■ **PROBLEM**: Output the material beneath exactly, leaving nothing out.

Collection entries
######
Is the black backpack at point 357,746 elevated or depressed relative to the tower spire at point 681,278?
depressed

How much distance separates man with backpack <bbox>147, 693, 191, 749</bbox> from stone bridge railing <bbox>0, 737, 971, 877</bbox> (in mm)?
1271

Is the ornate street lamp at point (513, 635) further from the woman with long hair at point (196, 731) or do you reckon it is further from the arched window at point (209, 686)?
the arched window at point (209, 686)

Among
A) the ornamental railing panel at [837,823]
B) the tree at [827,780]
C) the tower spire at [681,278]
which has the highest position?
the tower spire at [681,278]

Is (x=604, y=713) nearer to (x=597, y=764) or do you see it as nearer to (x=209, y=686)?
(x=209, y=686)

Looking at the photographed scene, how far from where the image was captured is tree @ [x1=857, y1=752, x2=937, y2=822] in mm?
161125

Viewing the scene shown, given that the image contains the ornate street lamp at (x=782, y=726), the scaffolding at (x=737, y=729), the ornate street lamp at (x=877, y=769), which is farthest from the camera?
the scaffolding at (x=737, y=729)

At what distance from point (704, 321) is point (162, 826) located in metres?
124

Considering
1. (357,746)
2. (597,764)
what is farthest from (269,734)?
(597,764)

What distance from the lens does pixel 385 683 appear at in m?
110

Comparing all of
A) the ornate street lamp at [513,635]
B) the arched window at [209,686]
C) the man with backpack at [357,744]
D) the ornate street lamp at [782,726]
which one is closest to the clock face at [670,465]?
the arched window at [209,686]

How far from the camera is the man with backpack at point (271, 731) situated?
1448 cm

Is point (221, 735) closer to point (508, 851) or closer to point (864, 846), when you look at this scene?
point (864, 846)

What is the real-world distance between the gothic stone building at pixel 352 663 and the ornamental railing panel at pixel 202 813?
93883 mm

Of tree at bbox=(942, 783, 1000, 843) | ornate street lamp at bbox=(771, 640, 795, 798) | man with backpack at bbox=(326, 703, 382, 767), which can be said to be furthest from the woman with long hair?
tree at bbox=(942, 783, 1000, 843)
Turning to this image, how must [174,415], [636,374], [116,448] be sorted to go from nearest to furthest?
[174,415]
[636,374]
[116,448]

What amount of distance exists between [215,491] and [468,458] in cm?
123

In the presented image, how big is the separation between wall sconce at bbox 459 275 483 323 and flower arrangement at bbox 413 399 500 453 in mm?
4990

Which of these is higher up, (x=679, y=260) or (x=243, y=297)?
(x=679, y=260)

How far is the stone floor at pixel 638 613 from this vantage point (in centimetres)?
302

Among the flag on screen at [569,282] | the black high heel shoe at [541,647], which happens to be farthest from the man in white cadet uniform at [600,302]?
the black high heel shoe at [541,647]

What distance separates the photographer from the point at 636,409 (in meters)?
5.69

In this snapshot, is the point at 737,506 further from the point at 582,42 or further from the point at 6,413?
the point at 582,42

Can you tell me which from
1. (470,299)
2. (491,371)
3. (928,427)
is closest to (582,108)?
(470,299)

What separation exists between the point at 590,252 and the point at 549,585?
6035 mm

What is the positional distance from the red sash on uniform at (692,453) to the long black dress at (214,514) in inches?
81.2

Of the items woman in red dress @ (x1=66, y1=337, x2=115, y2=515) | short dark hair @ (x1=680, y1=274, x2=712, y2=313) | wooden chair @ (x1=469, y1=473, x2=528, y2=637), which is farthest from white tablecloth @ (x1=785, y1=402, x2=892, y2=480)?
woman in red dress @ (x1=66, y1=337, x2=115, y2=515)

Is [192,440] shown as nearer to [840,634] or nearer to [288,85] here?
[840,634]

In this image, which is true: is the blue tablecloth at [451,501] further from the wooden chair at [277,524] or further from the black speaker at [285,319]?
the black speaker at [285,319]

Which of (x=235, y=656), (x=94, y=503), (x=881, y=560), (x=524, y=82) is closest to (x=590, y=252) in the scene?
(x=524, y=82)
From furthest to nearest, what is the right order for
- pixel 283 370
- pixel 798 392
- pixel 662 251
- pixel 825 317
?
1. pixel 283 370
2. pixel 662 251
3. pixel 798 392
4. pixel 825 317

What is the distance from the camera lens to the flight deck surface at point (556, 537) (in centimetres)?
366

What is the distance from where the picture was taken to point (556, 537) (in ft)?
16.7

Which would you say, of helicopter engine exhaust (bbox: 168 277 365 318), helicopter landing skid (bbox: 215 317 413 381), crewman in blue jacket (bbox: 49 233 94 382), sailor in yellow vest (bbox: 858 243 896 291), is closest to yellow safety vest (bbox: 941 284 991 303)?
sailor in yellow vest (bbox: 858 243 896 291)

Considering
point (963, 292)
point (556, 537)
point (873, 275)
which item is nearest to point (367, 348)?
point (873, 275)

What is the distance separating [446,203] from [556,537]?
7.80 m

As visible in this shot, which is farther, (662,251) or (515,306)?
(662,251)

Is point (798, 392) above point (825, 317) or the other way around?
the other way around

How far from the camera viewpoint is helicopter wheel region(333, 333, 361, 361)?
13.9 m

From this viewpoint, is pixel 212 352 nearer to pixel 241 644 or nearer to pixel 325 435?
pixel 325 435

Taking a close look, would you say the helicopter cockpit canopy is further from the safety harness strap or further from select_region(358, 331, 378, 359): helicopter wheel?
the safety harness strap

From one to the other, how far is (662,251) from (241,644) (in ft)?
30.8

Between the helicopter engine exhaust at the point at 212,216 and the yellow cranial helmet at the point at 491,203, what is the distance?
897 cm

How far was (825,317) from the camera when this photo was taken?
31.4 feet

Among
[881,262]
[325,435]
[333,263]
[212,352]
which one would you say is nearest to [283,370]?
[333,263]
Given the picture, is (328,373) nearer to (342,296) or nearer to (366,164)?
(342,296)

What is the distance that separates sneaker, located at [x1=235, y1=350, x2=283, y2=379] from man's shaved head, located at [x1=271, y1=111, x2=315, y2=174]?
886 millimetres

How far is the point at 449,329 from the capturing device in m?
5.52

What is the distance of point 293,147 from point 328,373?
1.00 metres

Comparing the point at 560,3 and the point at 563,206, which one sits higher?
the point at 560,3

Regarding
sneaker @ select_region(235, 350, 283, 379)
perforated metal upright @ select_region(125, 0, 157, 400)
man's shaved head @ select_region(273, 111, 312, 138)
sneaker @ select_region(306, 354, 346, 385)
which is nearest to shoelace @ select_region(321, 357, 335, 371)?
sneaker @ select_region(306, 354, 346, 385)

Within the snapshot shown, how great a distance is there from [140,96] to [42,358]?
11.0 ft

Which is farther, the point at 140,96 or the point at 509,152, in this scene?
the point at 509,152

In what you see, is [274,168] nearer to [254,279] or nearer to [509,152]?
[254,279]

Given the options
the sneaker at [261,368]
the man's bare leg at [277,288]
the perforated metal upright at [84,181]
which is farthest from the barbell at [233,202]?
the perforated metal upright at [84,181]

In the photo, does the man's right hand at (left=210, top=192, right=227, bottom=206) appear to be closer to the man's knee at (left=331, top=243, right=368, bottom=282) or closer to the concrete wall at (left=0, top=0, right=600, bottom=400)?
######
■ **OUTPUT OF THE EXERCISE**:
Is the black backpack at point 357,746 elevated or depressed relative to the tower spire at point 681,278?
depressed

How much distance separates man with backpack <bbox>147, 693, 191, 749</bbox> from stone bridge railing <bbox>0, 737, 971, 877</bbox> (in mm)?
1271

Is the ornate street lamp at point (513, 635) further from the woman with long hair at point (196, 731) or do you reckon it is further from the arched window at point (209, 686)?
the arched window at point (209, 686)

Among
A) the ornamental railing panel at [837,823]
B) the tree at [827,780]
C) the tower spire at [681,278]
which has the highest position?
the tower spire at [681,278]

Is (x=604, y=713) nearer to (x=597, y=764) or do you see it as nearer to (x=209, y=686)?
(x=209, y=686)

Looking at the photographed scene, how far from where the image was captured is tree @ [x1=857, y1=752, x2=937, y2=822] in mm?
161125

Viewing the scene shown, given that the image contains the ornate street lamp at (x=782, y=726), the scaffolding at (x=737, y=729), the ornate street lamp at (x=877, y=769), which is farthest from the camera?
the scaffolding at (x=737, y=729)

At what distance from point (704, 321) is point (162, 826) located in metres?
124

Considering
1. (357,746)
2. (597,764)
what is farthest from (269,734)?
(597,764)

What distance from the lens does pixel 385 683 appear at in m?
110

Comparing all of
A) the ornate street lamp at [513,635]
B) the arched window at [209,686]
C) the man with backpack at [357,744]
D) the ornate street lamp at [782,726]
which one is closest to the clock face at [670,465]?
the arched window at [209,686]

How far from the camera is the man with backpack at point (271, 731) situated?
1448 cm

Is point (221, 735) closer to point (508, 851) or closer to point (864, 846), when you look at this scene?
point (864, 846)

What is the real-world distance between the gothic stone building at pixel 352 663 and the ornamental railing panel at pixel 202 813?
93883 mm

Of tree at bbox=(942, 783, 1000, 843) | ornate street lamp at bbox=(771, 640, 795, 798) | man with backpack at bbox=(326, 703, 382, 767), which can be said to be furthest from the woman with long hair?
tree at bbox=(942, 783, 1000, 843)
Turning to this image, how must [174,415], [636,374], [116,448] be sorted to go from nearest to furthest?
[174,415]
[636,374]
[116,448]

What amount of distance exists between [215,491] and [468,458] in cm?
123

In the presented image, how big is the separation between wall sconce at bbox 459 275 483 323 and flower arrangement at bbox 413 399 500 453 in mm?
4990

Which of these is higher up, (x=679, y=260) or (x=243, y=297)?
(x=679, y=260)

How far is the stone floor at pixel 638 613 from this vantage point (in centimetres)?
302

Among the flag on screen at [569,282] | the black high heel shoe at [541,647], which happens to be farthest from the man in white cadet uniform at [600,302]?
the black high heel shoe at [541,647]

What distance separates the photographer from the point at 636,409 (in meters)?
5.69

In this snapshot, is the point at 737,506 further from the point at 582,42 or further from the point at 6,413?
the point at 582,42

Can you tell me which from
1. (470,299)
2. (491,371)
3. (928,427)
is closest to (582,108)?
(470,299)

What separation exists between the point at 590,252 and the point at 549,585?
6035 mm

What is the positional distance from the red sash on uniform at (692,453) to the long black dress at (214,514) in inches?
81.2

Of the items woman in red dress @ (x1=66, y1=337, x2=115, y2=515) | short dark hair @ (x1=680, y1=274, x2=712, y2=313) | wooden chair @ (x1=469, y1=473, x2=528, y2=637), which is farthest from white tablecloth @ (x1=785, y1=402, x2=892, y2=480)?
woman in red dress @ (x1=66, y1=337, x2=115, y2=515)

Is [192,440] shown as nearer to [840,634] or nearer to [288,85] here?
[840,634]

In this image, which is true: is the blue tablecloth at [451,501] further from the wooden chair at [277,524] or further from the black speaker at [285,319]?
the black speaker at [285,319]

Which of (x=235, y=656), (x=94, y=503), (x=881, y=560), (x=524, y=82) is closest to (x=590, y=252) in the scene?
(x=524, y=82)
From furthest to nearest, what is the right order for
- pixel 283 370
- pixel 798 392
- pixel 662 251
- pixel 825 317
?
1. pixel 283 370
2. pixel 662 251
3. pixel 798 392
4. pixel 825 317

What is the distance from the camera lens to the flight deck surface at point (556, 537) (in centimetres)?
366

What is the distance from where the picture was taken to point (556, 537) (in ft)?
16.7

Which would you say, of helicopter engine exhaust (bbox: 168 277 365 318), helicopter landing skid (bbox: 215 317 413 381), crewman in blue jacket (bbox: 49 233 94 382), sailor in yellow vest (bbox: 858 243 896 291), is closest to yellow safety vest (bbox: 941 284 991 303)?
sailor in yellow vest (bbox: 858 243 896 291)

Considering
point (963, 292)
point (556, 537)
point (873, 275)
which item is nearest to point (367, 348)?
point (873, 275)

What is the distance separating [446,203] from [556,537]?
7.80 m

As visible in this shot, which is farther, (662,251) or (515,306)?
(662,251)

Is point (798, 392) above point (825, 317) or the other way around?
the other way around

How far from the camera viewpoint is helicopter wheel region(333, 333, 361, 361)?
13.9 m

From this viewpoint, is pixel 212 352 nearer to pixel 241 644 or nearer to pixel 325 435?
pixel 325 435

Taking a close look, would you say the helicopter cockpit canopy is further from the safety harness strap or further from select_region(358, 331, 378, 359): helicopter wheel?
the safety harness strap

From one to the other, how far is (662,251) from (241,644) (in ft)?
30.8

Between the helicopter engine exhaust at the point at 212,216 and the yellow cranial helmet at the point at 491,203, what is the distance?
897 cm

How far was (825,317) from the camera when this photo was taken?
31.4 feet

Among
[881,262]
[325,435]
[333,263]
[212,352]
which one would you say is nearest to [283,370]?
[333,263]
Given the picture, is (328,373) nearer to (342,296) or nearer to (366,164)?
(342,296)

What is the distance that separates sneaker, located at [x1=235, y1=350, x2=283, y2=379] from man's shaved head, located at [x1=271, y1=111, x2=315, y2=174]?
886 millimetres

How far is the point at 449,329 from the capturing device in m?
5.52

What is the distance of point 293,147 from point 328,373?
1.00 metres

Comparing the point at 560,3 and the point at 563,206, which one sits higher?
the point at 560,3

Regarding
sneaker @ select_region(235, 350, 283, 379)
perforated metal upright @ select_region(125, 0, 157, 400)
man's shaved head @ select_region(273, 111, 312, 138)
sneaker @ select_region(306, 354, 346, 385)
which is nearest to shoelace @ select_region(321, 357, 335, 371)?
sneaker @ select_region(306, 354, 346, 385)

Within the snapshot shown, how great a distance is there from [140,96] to [42,358]?
11.0 ft

Which is farther, the point at 140,96 or the point at 509,152, in this scene?
the point at 509,152

In what you see, is [274,168] nearer to [254,279] or nearer to [509,152]?
[254,279]

Given the options
the sneaker at [261,368]
the man's bare leg at [277,288]
the perforated metal upright at [84,181]
which is farthest from the barbell at [233,202]?
the perforated metal upright at [84,181]

In the photo, does the man's right hand at (left=210, top=192, right=227, bottom=206) appear to be closer to the man's knee at (left=331, top=243, right=368, bottom=282) or closer to the concrete wall at (left=0, top=0, right=600, bottom=400)?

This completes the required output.